Locally, the value of property in Rugby and the number of people moving remain largely steady overall, although looking across at the different regions, there are certainly regional variations. Talking to fellow property professionals in the posh upmarket central London areas of Mayfair and Kensington, the number of people looking to buy and registering interest with agents is continuing to climb after 18 months in the doldrums, whilst in other parts of the UK, there is restraint amongst both buyers and sellers in some locations.

The things that affect the national property market are the big economic numbers. Nationally, over the last few months, thankfully, the economic forecast and predictions have improved, notwithstanding the Brexit uncertainties. Inflation has mercifully throttled back its high growth seen in 2016 to the current level of 2.1% (from 2.7% average last year), coupled with marginally stronger wage growth at 2.5%. Unemployment is at a 42-year low at 4.2% and UK consumer spending power rose to an all-time high last month to £331.04bn – all positives for consumer sentiment.

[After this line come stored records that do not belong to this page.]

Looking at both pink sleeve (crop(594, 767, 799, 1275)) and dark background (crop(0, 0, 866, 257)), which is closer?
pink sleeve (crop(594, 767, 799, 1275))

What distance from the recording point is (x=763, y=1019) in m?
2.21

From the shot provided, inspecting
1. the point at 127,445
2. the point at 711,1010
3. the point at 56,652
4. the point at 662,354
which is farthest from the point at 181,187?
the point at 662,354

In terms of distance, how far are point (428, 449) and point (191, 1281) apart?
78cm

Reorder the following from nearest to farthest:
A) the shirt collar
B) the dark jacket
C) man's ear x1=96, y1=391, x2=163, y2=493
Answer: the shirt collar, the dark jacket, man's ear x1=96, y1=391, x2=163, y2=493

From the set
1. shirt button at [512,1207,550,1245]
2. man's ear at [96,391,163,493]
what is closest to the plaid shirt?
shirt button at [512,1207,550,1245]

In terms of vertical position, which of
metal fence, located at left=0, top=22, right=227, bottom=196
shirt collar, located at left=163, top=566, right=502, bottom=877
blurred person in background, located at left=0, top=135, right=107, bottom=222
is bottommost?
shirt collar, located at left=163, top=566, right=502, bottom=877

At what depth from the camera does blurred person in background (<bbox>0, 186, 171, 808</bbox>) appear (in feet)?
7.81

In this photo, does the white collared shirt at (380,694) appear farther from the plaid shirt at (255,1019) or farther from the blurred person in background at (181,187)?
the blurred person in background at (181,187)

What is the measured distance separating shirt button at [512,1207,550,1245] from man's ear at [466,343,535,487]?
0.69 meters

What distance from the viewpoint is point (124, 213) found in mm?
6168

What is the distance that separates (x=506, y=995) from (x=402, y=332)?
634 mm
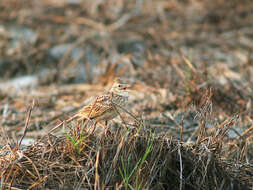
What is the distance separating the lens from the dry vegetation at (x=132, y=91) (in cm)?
327

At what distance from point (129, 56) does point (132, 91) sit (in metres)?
1.38

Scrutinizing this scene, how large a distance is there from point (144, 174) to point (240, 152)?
1.26 metres

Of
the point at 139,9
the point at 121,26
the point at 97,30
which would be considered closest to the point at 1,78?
the point at 97,30

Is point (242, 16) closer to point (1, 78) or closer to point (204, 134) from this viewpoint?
point (1, 78)

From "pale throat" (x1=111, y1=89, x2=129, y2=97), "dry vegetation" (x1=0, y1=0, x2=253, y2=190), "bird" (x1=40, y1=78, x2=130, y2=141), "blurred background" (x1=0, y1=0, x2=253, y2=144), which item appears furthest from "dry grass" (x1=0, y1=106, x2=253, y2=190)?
"blurred background" (x1=0, y1=0, x2=253, y2=144)

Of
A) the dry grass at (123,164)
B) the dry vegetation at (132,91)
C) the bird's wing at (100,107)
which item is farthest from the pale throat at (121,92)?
the dry grass at (123,164)

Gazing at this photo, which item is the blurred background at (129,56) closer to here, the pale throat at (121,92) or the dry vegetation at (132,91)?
the dry vegetation at (132,91)

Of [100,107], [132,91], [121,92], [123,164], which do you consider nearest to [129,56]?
[132,91]

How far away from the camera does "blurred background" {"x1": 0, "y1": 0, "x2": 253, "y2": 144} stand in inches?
216

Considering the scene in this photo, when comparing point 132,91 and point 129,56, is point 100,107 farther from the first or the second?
point 129,56

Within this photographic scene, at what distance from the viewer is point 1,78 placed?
800cm

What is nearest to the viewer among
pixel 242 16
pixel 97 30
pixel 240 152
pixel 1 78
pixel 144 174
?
pixel 144 174

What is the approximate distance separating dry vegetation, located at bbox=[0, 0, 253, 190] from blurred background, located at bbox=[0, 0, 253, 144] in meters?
0.02

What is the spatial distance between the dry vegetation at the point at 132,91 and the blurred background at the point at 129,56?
2cm
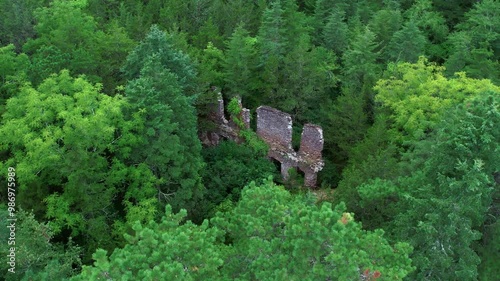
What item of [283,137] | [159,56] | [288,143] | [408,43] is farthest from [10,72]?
[408,43]

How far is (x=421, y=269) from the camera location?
1542cm

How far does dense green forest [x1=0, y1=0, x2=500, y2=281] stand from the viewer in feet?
43.7

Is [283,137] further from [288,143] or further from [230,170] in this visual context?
[230,170]

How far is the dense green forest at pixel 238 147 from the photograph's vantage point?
524 inches

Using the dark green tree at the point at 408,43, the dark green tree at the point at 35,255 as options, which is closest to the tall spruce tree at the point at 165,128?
the dark green tree at the point at 35,255

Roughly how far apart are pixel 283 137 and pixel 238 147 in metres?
2.49

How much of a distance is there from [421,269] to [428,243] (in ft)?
2.68

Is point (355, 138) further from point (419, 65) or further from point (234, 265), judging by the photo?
point (234, 265)

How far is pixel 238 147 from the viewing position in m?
26.8

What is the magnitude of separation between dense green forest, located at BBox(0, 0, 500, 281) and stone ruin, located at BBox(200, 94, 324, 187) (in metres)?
0.74

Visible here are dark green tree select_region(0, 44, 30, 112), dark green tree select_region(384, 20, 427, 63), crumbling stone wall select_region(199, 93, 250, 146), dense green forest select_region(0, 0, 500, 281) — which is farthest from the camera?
dark green tree select_region(384, 20, 427, 63)

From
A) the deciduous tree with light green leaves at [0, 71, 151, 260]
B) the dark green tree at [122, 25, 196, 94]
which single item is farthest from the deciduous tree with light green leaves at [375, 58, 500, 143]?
the deciduous tree with light green leaves at [0, 71, 151, 260]

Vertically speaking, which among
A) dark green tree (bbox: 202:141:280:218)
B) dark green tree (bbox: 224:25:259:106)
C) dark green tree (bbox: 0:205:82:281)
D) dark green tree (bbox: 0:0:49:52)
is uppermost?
dark green tree (bbox: 0:0:49:52)

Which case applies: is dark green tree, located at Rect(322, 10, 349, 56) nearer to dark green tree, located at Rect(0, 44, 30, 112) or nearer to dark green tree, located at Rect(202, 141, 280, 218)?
dark green tree, located at Rect(202, 141, 280, 218)
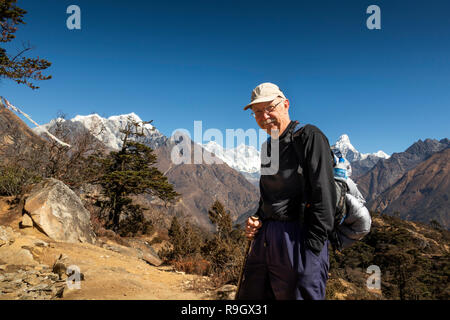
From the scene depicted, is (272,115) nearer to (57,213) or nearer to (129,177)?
(57,213)

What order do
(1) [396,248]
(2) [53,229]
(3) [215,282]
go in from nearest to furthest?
(3) [215,282] < (2) [53,229] < (1) [396,248]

Look further afield, a resilient property market depends on the UK’s economic health with the outside world, so if Sterling weakens, that makes imports more expensive, meaning inflation increases, and this matter I talked about a few weeks ago in my blog article … interest rates could be raised to bring inflation under control, which in turn could seriously affect the property market. On the assumption Brexit negotiations are successful, economic growth should continue to be upward and positive, meaning confidence would be increased … which is the vital element to a good housing market.

Looking closer to home now, Rugby landlords and Rugby homeowners might be interested in the how the regional and Rugby markets have performed over the last 20 years (compared to the National picture). Let’s look at the regional picture first,

Rugby has outperformed the West Midlands housing market by 4.82%……whilst nationally, Rugby has outperformed the country by 5.81%

That means a Rugby homeowner has profited by an additional £14,776 over the last 20 years compared to the average homeowners across the country.

I found it interesting to see the ups and downs of the Rugby, West Midlands and National markets in this graph. How the lines of graphs roughly go in the same direction, how the 2007/08 property crash timings and effects were slightly different between the three lines and finally how the property markets performed in the post-crash years of 2011 to 2014 … fascinating!

So, what does this all mean for Rugby homeowners and Rugby landlords?

Well, house prices going up or down are only an issue when you sell or buy. In the last 12 months, only 1,076,288 (let’s call it’s a straight million between friends!) properties changed hands out of 27.2 million households in the UK in 2017, meaning only 3.7% would have been affected if property values had dropped in the last year.

Property values in Rugby are 262.48% higher than the summer of 1998

Yet this has been a long-term gain. The number one lesson in property is that it is a long-term game.  The biggest issue in property isn’t house values or prices … it’s the number of homes built, because the number of households nationally has only increased by 6% since 2007, whilst the population has grown by 7.6%. That doesn’t sound a lot, until you express it another way…

If the UK population had had only grown by the same percentage as the percentage growth in UK households in the last decade, there would be 1,000,000 less people living in the UK today

The final thought for this article is this, apart from central London, over the last 20 years it hasn’t mattered what part of the UK you were in with regards to the property market. Be you a landlord or homeowner, property is a long game, so look long term and you will win because until they start to build more homes, from the current levels of 180,000 new homes built per year to at least 250,000 households built per year, demand will, over the long term, outstrip supply for owning and renting!